Mechanism for the loss of preferential benzo[a]pyrene binding to the linker DNA of chromatin

P.L. Jack and P. Brookes

Chemical Carcinogenesis Division, Institute of Cancer Research, Pollards Wood Research Station Nightingales Lane, Chalfont St. Giles, Bucks HP8 4SP, UK

We have examined the fate of the asymmetric chromosomal distribution of DNA adducts generated by the chemical carcinogen r-7, t-8-dihydroxy-t-9, 10-oxy-7, 8, 9, 10-tetrahydrobenzo[a]pyrene (BPDE). Treatment of mouse embryo cells with BPDE results in 3.5 times more binding to the linker DNA regions between nucleosome cores than to the nucleosome core DNA itself, but 24 h post-treatment incubation of these cells leads to a loss of this non-random binding. A similar result was obtained when post-treatment incubation was carried out in the presence of hydroxyurea indicating that factors other than DNA replication are responsible for this change in adduct distribution. However in the case of excision repair deficient xeroderma pigmentosum (XP12/BE) cells the non-random adduct distribution was stable over a period of 48 h, whereas with excision repair proficient XP variant (XP4/BE) cells, loss of preferential binding did occur.

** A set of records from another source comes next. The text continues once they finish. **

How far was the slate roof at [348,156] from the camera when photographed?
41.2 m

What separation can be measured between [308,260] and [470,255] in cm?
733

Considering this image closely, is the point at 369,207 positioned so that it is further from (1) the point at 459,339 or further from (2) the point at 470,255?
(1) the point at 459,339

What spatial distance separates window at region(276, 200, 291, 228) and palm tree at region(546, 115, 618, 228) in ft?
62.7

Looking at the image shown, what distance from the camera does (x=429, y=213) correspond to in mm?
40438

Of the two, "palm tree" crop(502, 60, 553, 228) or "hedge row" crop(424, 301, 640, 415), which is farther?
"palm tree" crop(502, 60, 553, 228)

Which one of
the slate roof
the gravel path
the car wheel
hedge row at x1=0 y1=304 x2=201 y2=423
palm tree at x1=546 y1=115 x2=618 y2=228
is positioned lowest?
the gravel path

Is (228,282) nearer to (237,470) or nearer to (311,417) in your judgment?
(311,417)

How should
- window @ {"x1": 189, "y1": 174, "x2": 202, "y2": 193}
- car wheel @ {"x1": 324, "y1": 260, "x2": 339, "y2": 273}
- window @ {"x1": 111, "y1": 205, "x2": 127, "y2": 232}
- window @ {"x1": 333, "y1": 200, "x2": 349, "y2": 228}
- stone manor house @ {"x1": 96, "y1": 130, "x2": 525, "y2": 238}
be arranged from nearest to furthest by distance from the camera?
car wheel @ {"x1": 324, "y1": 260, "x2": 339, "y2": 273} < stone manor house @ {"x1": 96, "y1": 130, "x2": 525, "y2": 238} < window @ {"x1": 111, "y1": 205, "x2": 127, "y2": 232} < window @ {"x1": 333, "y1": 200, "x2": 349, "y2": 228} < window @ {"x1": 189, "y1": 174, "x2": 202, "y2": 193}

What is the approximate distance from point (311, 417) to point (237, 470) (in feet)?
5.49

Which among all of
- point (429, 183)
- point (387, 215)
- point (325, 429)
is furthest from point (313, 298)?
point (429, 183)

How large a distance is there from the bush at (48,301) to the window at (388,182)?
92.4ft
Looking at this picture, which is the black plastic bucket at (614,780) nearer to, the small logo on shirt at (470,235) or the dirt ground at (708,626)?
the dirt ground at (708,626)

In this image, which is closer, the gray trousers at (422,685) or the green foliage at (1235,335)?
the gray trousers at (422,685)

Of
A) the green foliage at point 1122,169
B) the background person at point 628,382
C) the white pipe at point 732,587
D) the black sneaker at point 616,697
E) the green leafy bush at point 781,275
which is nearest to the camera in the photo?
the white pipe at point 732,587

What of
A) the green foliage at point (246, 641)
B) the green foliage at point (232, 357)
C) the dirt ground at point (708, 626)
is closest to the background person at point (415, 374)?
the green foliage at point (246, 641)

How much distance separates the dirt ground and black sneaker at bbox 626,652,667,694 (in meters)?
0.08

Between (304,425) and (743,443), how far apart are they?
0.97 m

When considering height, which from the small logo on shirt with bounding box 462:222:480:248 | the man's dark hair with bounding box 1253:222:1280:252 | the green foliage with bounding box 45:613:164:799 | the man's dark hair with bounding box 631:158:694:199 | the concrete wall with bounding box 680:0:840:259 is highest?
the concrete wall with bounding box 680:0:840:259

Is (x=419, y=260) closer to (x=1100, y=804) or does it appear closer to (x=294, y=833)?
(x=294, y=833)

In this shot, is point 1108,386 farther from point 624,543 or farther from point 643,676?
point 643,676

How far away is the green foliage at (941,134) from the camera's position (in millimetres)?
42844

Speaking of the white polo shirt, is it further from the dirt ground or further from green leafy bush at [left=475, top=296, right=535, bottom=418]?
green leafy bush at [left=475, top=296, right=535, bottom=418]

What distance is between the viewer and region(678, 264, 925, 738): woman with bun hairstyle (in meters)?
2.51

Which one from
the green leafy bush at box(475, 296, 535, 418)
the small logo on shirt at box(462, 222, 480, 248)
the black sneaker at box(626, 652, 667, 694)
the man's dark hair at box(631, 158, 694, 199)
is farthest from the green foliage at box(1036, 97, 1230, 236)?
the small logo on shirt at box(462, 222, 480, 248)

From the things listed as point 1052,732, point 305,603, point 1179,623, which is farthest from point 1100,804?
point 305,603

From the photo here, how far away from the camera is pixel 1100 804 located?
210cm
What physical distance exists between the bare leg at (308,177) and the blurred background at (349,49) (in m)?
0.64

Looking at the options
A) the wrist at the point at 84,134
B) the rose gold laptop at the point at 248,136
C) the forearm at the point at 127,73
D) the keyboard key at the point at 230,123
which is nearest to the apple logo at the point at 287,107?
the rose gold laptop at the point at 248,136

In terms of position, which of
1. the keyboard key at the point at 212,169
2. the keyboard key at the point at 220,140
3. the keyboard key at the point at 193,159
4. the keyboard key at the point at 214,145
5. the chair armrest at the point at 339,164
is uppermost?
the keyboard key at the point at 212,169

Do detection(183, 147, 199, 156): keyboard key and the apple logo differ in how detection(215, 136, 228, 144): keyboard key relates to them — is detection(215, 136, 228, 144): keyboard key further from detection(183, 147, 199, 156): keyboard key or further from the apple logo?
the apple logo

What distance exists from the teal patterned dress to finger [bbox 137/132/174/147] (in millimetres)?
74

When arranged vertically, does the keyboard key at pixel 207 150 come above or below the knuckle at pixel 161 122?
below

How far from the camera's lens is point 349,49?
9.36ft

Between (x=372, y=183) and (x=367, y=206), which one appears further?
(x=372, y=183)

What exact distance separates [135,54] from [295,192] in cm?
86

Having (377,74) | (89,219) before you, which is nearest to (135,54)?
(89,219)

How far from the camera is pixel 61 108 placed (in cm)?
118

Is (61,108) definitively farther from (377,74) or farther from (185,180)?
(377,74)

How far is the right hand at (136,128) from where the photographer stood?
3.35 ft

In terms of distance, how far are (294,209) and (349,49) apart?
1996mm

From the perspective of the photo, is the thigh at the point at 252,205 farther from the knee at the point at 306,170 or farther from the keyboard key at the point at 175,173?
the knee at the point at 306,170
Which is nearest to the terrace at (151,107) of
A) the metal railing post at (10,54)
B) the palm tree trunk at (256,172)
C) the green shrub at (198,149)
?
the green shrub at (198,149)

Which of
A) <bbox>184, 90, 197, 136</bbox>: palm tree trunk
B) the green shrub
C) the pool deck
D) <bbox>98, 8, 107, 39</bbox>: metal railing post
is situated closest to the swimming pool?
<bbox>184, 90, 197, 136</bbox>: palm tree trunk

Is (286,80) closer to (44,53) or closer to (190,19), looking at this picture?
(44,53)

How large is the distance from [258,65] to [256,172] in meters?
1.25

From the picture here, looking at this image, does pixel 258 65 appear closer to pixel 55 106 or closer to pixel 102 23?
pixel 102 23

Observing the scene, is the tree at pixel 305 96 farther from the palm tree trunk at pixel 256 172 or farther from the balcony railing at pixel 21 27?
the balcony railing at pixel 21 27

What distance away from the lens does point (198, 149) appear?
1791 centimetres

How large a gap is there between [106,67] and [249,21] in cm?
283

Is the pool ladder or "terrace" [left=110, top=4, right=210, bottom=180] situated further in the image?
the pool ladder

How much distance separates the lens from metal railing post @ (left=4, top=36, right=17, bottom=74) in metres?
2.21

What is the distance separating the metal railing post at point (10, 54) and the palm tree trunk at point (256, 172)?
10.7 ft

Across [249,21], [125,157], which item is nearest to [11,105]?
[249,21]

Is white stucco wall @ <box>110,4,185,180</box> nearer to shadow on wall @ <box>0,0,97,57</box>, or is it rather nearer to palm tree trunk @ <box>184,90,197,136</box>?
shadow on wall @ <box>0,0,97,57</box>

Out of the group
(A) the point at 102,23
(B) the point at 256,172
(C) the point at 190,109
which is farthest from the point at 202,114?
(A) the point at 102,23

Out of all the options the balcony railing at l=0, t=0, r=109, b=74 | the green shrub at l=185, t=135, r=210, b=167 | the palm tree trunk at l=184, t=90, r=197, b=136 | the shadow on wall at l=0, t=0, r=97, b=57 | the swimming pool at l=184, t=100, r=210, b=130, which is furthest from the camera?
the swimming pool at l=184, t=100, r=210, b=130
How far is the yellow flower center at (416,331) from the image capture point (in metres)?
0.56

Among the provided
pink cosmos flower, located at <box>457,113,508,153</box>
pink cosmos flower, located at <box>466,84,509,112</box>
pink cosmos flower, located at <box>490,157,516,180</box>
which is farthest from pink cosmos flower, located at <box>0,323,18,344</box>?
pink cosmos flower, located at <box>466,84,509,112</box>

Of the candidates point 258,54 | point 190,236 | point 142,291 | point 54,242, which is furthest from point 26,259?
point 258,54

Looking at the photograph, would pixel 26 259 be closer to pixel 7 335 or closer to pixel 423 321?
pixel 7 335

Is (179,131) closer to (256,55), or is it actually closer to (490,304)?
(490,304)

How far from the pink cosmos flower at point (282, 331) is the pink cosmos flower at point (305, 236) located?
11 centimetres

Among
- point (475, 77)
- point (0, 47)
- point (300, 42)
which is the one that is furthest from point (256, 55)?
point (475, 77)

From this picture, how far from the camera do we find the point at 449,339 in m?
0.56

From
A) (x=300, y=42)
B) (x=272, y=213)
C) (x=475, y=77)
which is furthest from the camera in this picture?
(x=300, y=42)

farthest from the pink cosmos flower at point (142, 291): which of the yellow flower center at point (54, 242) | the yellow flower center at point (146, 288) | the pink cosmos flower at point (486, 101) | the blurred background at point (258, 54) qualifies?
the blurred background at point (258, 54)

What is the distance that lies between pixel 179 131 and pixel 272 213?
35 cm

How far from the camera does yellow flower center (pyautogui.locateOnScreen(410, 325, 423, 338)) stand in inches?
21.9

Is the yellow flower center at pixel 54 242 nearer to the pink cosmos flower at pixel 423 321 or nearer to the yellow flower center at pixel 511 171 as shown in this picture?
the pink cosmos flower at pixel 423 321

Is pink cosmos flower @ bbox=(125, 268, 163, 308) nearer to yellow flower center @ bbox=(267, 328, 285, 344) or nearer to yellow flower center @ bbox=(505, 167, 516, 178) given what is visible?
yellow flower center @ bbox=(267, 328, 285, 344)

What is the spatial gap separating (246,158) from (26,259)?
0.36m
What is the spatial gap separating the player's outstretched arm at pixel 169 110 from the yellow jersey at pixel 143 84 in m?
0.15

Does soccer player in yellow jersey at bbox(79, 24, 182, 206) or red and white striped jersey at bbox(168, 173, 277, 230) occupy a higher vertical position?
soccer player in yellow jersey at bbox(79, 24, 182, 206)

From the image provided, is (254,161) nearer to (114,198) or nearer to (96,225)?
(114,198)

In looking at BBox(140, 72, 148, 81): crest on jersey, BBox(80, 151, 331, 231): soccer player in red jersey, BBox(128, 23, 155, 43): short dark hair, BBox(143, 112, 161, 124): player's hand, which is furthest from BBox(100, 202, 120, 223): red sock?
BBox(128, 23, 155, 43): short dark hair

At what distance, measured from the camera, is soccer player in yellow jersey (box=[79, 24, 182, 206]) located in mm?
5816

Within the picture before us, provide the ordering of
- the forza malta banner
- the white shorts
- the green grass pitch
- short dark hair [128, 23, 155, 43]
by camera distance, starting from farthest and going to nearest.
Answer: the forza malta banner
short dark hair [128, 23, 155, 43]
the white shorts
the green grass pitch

These results indicate that the loss of non-random nucleosomal DNA modification with time can be accounted for by the preferential removal of adducts from micrococcal nuclease sensitive linker DNA and further, demonstrates that in certain cells at least, the relative position of nucleosome core structures on DNA remains unchanged over a period of at least 48 h.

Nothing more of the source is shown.